* **Request**
Update the records from the line with "Looking at the" through the end of the records, replacing "green stem" with "plant stem" and leaving everything else unchanged. Omit the pictures from your answer.

* **Available data**
┌────────

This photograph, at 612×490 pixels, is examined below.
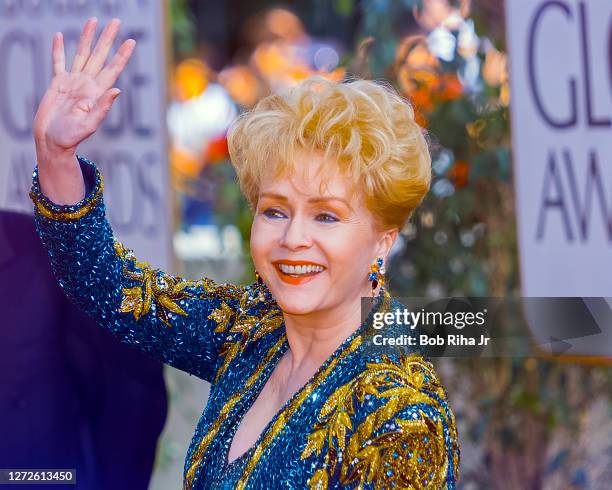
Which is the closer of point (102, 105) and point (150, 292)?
point (102, 105)

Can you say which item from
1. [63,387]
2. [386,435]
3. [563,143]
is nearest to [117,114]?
[63,387]

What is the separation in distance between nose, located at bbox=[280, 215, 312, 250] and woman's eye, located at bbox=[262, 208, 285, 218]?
0.14 feet

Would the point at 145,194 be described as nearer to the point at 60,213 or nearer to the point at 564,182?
the point at 60,213

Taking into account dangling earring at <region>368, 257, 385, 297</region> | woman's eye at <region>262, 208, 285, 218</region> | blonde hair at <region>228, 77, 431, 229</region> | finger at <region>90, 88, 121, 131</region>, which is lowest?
dangling earring at <region>368, 257, 385, 297</region>

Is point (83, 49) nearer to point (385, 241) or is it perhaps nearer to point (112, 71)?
point (112, 71)

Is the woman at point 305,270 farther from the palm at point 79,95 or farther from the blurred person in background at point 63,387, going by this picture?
the blurred person in background at point 63,387

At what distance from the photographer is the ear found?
5.18ft

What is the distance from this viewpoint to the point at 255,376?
1666 millimetres

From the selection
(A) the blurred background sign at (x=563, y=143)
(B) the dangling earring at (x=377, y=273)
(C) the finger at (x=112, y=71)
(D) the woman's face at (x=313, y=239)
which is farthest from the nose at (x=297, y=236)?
(A) the blurred background sign at (x=563, y=143)

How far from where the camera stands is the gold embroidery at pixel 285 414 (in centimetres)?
151

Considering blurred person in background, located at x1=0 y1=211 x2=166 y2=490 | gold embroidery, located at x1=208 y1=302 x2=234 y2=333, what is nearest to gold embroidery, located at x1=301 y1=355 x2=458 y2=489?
gold embroidery, located at x1=208 y1=302 x2=234 y2=333

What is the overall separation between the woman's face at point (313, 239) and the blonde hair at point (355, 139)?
0.07 ft

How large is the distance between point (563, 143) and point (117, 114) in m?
0.94

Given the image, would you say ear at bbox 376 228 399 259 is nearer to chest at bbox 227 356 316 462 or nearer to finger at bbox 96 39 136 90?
chest at bbox 227 356 316 462
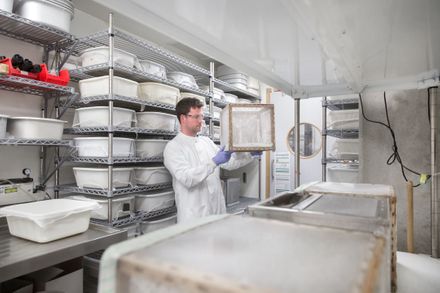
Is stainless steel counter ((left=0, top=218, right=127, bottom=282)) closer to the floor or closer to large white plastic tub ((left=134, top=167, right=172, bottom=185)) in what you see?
large white plastic tub ((left=134, top=167, right=172, bottom=185))

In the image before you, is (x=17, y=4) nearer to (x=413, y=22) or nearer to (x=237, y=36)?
(x=237, y=36)

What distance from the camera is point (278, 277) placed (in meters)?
0.36

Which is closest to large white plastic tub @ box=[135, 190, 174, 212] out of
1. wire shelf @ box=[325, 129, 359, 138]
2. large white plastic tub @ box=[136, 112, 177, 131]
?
large white plastic tub @ box=[136, 112, 177, 131]

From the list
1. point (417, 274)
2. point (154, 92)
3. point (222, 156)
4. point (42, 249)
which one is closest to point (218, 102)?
point (154, 92)

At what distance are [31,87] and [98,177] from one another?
730mm

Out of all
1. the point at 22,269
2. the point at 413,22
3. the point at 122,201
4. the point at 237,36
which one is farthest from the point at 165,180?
the point at 413,22

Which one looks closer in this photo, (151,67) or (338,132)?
(151,67)

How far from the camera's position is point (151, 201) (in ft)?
7.56

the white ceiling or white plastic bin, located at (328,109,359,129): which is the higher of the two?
the white ceiling

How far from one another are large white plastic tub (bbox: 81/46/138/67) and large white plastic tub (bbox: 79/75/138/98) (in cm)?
12

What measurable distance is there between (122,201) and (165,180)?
45cm

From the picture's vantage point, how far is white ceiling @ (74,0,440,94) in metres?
0.75

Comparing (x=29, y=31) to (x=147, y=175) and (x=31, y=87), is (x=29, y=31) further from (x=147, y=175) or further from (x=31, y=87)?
(x=147, y=175)

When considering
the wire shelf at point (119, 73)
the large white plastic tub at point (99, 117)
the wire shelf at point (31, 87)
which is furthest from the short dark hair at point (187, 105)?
the wire shelf at point (31, 87)
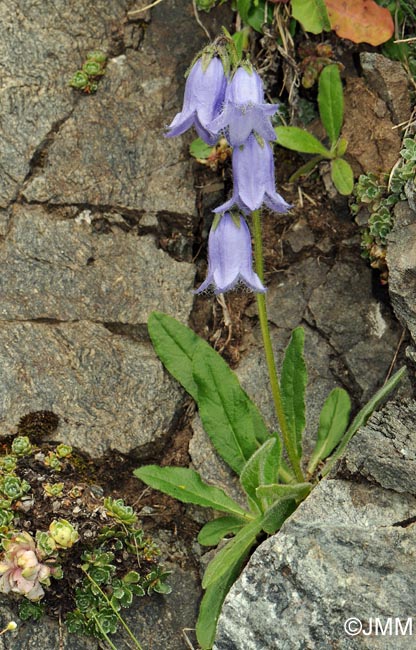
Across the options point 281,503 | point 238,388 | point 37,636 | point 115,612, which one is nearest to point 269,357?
point 238,388

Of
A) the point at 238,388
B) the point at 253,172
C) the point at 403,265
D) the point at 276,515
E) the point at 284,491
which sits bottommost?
the point at 276,515

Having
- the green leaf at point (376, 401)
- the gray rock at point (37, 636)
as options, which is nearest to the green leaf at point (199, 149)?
the green leaf at point (376, 401)

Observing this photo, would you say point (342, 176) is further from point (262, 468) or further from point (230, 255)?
point (262, 468)

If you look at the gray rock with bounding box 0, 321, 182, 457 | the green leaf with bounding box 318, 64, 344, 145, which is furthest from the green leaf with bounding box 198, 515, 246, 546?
the green leaf with bounding box 318, 64, 344, 145

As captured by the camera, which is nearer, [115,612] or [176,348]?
[115,612]

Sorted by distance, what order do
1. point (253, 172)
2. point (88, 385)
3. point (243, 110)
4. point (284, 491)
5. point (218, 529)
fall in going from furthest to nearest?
point (88, 385) < point (218, 529) < point (284, 491) < point (253, 172) < point (243, 110)

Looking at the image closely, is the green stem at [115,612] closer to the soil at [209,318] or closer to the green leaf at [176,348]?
the soil at [209,318]
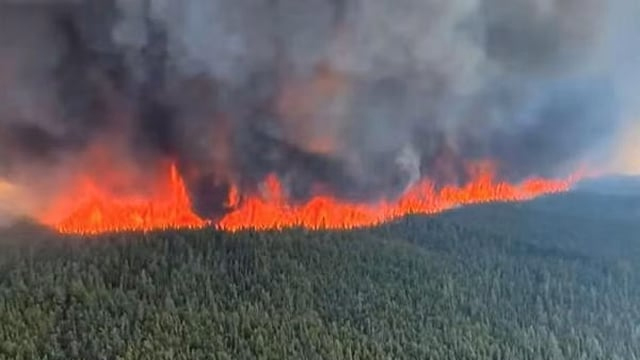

└────────

* **Written reply**
Looking at the image closely, is the plant stem at [115,612] closer to the soil at [209,318] or closer to the green leaf at [176,348]?
the soil at [209,318]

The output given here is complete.